● **Supplied text**:
▼

We can all walk with refugees

By Tamara Domicelj, 25 June 2022
Tamara Domicelj, Country Director of JRS Australia (right), with (from left), Bishop Vincent Long OFM Conv, Bishop of Parramatta, and refugees Hava and Magdalene. Image: Diocese of Parramatta.


If one part suffers, every part suffers with it; if one part is honoured, every part rejoices with it. – 1 Corinthians 12:26

When issues such as the refugee crisis seem overwhelming, Tamara Domicelj, Country Director JRS Australia, reassures us that actions we take at the local level make a difference.

This is an abridged version of the address she gave to leaders from our parishes at a March gathering organised by the Diocese of Parramatta initiative, Diocesan Journey…Walking with Refugees and People Seeking Asylum.

Local engagement – human-to-human acts – are an increasingly prominent part of a global fabric of determined goodwill which I believe is gaining strength in these volatile and harrowing times.

We are all bearing witness, here in Australia and overseas, to so many tragedies (not all refugee-related), with a devastating toll upon human lives, family unity, infrastructure and the environment.

We stand alongside Pope Francis and the broader Catholic Church in lamenting the ‘diabolical senselessness of violence’, in Ukraine and Afghanistan – and in Myanmar, Ethiopia, Yemen and beyond.

▲

● **Exercise 1**:
Repeat word for word the part of the article on walking with refugees starting with "If one part suffers, every" and going on through "and harrowing times.".
● **Exercise 2**:
In the article on walking with refugees, which countries does the sentence about Pope Francis name as places of violence? List all of them.

● **Data extract**:
▼

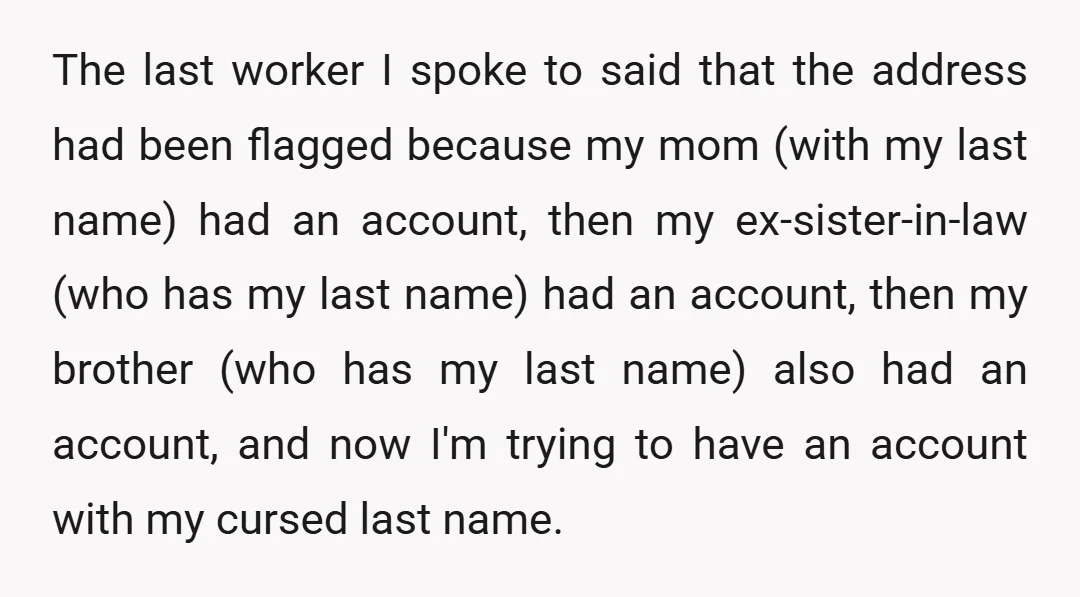 The last worker I spoke to said that the address had been flagged because my mom (with my last name) had an account, then my ex-sister-in-law (who has my last name) had an account, then my brother (who has my last name) also had an account, and now I'm trying to have an account with my cursed last name.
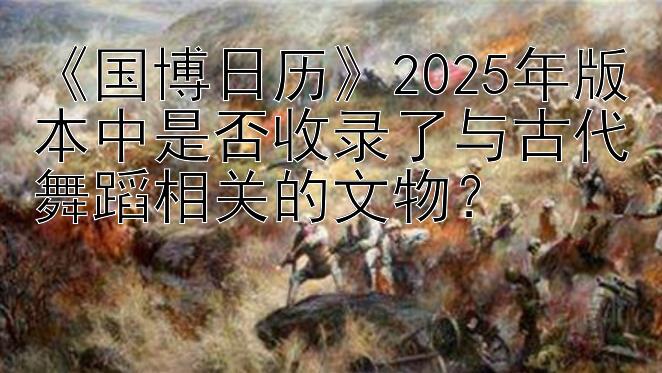 《国博日历》2025年版本中是否收录了与古代舞蹈相关的文物？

▲

● **Task response 1**:
If one part suffers, every part suffers with it; if one part is honoured, every part rejoices with it. – 1 Corinthians 12:26

When issues such as the refugee crisis seem overwhelming, Tamara Domicelj, Country Director JRS Australia, reassures us that actions we take at the local level make a difference.

This is an abridged version of the address she gave to leaders from our parishes at a March gathering organised by the Diocese of Parramatta initiative, Diocesan Journey…Walking with Refugees and People Seeking Asylum.

Local engagement – human-to-human acts – are an increasingly prominent part of a global fabric of determined goodwill which I believe is gaining strength in these volatile and harrowing times.

● **Task response 2**:
Ukraine, Afghanistan, Myanmar, Ethiopia, Yemen